— Given text —
Re: Charset "iso-10646-1"

From: Terje Bless (link@pobox.com)
Date: Fri, Aug 31 2001

  • Next message: Terje Bless: "Re: validators hang when referred from private address space"

    Date: Fri, 31 Aug 2001 09:02:40 +0200
    From: Terje Bless <link@pobox.com>
    To: John Middleton <jmiddlet@sedl.org>
    cc: www-validator@w3.org
    Message-ID: <20010831101251-r01010800-60fc08e1-0910-010c@localhost>
    Subject: Re: Charset "iso-10646-1"
    
    On 24.08.01 at 15:46, John Middleton <jmiddlet@sedl.org> wrote:
    
    >I found charset=iso-10646-1  on W3C website 
    
    Since I see Martin has already dealt with this, let me just add a few short
    and hopefully clarifying points.
    
    1. ISO-10646-1, aka. "Unicode" specifies a set of characters. It does
       not specify how to encode them into bits and bytes in your document.
       To actually use this character repertoire, you need to use one of
       the specified encodings for it. Usually, this means UTF-8.
    
    2. Character References in HTML documents (e.g. &#8228;) _always_
       refer to Unicode characters irrespective of what "charset" you've
       given for the HTML page in question.

— Data records —
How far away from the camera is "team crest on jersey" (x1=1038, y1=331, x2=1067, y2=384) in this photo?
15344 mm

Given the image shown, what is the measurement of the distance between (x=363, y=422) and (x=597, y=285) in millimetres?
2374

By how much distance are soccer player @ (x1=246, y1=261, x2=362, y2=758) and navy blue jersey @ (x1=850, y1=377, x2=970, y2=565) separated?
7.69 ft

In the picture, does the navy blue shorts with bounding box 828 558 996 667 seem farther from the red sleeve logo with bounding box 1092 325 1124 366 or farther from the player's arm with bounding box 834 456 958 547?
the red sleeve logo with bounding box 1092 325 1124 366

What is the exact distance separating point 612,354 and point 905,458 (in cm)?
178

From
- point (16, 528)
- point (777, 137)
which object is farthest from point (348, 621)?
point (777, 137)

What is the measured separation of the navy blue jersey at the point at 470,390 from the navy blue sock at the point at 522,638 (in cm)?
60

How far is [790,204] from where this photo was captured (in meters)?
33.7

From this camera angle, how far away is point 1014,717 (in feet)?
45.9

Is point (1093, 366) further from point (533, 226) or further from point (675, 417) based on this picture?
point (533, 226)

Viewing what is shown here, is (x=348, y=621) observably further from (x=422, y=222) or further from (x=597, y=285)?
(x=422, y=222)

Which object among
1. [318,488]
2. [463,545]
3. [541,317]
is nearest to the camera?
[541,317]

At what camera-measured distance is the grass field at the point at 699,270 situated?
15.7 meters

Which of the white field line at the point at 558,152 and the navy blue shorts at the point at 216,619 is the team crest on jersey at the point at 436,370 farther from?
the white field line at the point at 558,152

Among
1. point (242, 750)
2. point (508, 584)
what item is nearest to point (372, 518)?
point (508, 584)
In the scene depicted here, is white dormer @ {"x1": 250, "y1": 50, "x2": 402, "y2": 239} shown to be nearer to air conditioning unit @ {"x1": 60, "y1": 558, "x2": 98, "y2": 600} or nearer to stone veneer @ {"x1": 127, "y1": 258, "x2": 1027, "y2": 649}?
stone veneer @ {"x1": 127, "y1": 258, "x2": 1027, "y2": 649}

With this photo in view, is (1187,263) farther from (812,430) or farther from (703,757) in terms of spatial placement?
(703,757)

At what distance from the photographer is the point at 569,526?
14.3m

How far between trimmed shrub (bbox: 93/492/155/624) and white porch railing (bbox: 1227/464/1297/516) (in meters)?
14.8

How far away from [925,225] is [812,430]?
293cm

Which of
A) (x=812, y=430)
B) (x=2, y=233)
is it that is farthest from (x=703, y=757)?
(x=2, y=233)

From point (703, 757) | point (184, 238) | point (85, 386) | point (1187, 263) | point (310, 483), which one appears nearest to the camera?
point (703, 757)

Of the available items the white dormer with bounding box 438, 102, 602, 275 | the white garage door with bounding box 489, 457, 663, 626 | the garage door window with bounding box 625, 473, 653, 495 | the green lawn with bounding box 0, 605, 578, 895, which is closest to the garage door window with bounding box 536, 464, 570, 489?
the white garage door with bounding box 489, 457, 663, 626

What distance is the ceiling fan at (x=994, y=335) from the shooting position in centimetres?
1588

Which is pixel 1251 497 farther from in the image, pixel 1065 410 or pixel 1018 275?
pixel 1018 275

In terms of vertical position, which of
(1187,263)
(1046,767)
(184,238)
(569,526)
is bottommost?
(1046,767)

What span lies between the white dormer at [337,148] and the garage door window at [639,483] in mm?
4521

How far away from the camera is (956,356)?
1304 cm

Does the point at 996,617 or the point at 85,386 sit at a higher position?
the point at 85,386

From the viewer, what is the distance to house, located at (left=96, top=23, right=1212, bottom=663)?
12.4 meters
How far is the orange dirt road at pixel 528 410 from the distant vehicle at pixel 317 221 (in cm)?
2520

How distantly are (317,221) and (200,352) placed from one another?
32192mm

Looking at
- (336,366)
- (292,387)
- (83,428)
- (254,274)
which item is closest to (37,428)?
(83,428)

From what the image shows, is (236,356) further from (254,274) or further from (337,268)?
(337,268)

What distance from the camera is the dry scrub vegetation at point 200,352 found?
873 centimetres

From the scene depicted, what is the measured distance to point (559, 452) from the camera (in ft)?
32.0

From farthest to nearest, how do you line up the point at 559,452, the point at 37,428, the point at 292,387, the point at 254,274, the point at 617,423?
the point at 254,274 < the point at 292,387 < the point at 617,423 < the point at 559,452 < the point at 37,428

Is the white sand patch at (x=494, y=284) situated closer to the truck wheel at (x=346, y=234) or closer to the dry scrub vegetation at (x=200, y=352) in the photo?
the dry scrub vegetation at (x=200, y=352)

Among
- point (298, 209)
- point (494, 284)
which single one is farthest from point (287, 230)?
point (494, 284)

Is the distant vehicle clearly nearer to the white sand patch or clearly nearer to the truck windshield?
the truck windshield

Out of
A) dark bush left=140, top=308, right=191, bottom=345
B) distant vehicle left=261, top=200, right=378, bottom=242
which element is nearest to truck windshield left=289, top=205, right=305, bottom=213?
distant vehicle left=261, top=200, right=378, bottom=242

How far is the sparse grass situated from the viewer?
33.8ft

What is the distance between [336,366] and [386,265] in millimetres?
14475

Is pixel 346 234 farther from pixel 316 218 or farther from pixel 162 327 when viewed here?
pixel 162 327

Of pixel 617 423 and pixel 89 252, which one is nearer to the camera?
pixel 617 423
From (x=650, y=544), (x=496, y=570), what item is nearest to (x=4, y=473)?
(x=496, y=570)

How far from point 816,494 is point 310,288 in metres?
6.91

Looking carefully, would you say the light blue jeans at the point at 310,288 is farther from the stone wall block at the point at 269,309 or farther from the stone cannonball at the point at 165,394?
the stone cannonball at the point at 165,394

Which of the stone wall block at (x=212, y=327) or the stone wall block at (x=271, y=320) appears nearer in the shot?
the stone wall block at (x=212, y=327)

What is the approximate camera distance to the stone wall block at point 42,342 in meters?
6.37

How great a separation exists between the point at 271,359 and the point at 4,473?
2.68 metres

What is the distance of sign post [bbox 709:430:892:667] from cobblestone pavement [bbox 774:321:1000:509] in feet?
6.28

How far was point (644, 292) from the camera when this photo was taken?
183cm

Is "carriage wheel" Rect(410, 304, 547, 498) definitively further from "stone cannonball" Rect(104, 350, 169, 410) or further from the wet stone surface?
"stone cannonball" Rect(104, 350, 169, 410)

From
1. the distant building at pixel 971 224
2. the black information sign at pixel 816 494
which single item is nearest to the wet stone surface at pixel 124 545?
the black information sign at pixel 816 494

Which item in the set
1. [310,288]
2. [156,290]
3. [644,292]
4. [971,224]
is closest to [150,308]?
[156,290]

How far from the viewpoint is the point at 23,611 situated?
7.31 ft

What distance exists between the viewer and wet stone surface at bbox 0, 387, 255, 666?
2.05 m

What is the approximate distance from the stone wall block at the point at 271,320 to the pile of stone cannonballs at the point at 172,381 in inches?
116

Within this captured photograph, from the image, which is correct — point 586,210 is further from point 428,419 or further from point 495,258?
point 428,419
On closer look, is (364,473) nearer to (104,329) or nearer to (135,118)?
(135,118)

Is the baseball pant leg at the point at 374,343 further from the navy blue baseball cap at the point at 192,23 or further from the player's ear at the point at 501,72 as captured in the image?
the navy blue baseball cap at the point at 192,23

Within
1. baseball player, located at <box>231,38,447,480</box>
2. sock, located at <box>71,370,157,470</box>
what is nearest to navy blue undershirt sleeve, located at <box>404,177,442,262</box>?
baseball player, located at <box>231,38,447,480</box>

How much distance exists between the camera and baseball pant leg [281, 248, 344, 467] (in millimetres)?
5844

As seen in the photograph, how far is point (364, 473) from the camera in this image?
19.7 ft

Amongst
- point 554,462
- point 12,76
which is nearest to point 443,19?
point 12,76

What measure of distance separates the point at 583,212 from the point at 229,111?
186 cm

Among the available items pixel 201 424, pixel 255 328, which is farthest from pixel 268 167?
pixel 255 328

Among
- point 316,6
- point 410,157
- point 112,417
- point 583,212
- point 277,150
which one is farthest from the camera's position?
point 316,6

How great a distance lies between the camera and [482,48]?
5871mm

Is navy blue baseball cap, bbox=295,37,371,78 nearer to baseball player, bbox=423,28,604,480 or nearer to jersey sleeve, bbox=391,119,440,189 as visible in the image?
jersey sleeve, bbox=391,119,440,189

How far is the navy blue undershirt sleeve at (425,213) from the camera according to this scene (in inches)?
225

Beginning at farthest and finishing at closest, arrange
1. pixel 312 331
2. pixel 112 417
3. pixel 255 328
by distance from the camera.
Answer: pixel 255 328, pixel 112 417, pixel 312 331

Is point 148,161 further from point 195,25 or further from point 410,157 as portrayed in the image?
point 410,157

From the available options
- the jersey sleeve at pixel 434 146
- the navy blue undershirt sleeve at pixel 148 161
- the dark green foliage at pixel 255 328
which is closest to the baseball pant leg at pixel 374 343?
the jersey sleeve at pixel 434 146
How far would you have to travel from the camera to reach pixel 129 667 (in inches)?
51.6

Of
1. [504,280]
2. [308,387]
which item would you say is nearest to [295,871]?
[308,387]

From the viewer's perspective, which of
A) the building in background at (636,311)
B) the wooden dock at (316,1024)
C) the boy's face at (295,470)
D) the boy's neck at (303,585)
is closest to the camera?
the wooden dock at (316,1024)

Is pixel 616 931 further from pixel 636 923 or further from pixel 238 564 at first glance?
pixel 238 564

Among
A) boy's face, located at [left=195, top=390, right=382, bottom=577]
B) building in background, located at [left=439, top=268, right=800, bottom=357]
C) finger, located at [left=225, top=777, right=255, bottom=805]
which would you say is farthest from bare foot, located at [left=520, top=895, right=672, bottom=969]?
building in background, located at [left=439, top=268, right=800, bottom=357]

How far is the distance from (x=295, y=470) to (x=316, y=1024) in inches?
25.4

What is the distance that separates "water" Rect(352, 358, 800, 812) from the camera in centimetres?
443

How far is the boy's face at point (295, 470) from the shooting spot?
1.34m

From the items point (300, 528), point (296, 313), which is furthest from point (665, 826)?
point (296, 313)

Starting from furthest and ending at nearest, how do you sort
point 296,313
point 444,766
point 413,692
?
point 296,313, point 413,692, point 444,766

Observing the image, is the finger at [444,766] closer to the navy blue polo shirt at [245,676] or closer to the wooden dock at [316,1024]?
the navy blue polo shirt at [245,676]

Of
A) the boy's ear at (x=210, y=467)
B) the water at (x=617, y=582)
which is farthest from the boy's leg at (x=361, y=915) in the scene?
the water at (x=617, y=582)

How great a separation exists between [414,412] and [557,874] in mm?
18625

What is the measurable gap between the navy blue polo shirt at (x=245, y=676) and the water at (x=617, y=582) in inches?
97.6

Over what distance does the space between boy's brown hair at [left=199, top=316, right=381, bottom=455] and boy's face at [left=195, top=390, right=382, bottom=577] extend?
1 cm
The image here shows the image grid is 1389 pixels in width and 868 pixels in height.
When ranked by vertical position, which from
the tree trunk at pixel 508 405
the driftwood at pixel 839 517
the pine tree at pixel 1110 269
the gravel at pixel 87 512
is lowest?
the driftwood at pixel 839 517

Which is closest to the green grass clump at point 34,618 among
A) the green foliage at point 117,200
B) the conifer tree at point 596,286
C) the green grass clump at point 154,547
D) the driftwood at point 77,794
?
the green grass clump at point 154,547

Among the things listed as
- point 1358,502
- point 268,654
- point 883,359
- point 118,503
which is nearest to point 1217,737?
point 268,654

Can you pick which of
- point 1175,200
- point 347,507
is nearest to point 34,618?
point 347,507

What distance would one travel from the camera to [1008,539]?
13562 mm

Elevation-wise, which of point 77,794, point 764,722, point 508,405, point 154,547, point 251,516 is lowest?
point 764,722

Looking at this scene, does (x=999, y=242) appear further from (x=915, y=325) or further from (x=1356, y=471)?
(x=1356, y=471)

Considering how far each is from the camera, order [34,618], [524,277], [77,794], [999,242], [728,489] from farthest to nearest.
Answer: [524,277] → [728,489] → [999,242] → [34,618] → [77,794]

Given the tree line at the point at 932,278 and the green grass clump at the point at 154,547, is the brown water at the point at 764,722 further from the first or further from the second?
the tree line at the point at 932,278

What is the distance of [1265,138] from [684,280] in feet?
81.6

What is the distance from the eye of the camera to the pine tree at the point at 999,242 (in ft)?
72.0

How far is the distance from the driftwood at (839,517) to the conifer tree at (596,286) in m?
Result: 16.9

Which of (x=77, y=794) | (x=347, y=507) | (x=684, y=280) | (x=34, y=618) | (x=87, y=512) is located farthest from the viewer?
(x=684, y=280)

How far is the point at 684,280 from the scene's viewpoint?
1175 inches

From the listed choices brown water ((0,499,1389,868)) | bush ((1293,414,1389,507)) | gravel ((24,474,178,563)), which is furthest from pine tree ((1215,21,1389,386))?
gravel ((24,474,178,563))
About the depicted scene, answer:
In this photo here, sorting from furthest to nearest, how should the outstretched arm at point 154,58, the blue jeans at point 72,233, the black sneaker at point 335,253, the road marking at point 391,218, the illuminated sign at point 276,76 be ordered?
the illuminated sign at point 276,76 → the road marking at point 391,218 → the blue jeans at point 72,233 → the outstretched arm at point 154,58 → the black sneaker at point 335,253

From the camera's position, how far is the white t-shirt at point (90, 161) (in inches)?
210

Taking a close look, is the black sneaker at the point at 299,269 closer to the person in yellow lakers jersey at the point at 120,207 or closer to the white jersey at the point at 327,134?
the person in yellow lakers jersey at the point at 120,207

— Set problem A —
In the message about charset "iso-10646-1", which encoding is usually used for the Unicode character repertoire?
— Set problem B —
Write the next part of the message about charset "iso-10646-1", starting after its second numbered point.
The lines have nothing to do with what is asked here.

— Exercise output A —
UTF-8.

— Exercise output B —
    3. The "charset" parameter (in the HTTP Content-Type header or embedded
       in a META element in your document) specifies what character encoding
       was used to encode this particular document and does not affect how
       numeric character references are interpreted (cf. #2 above).
    
    4. Various browser's support for all this is spotty at best. To get this
       to actually work in practice (as opposed to the theory above) you may
       have to engage in works of sympatetic magic; electronic voodoo. :-)
    
       In particular, it's possible that the browser in question will not
       understand particular character references (numeric or named) when
       printing unless the "charset" is set to an encoding that supports
       it. This can only be determined by experimenting with various
       workarounds to see which work the bugs in the browsers you happen to
       care about.
    
       One of "ISO-8859-1" or "UTF-8" should work, depending on the browsers
       you are trying to support.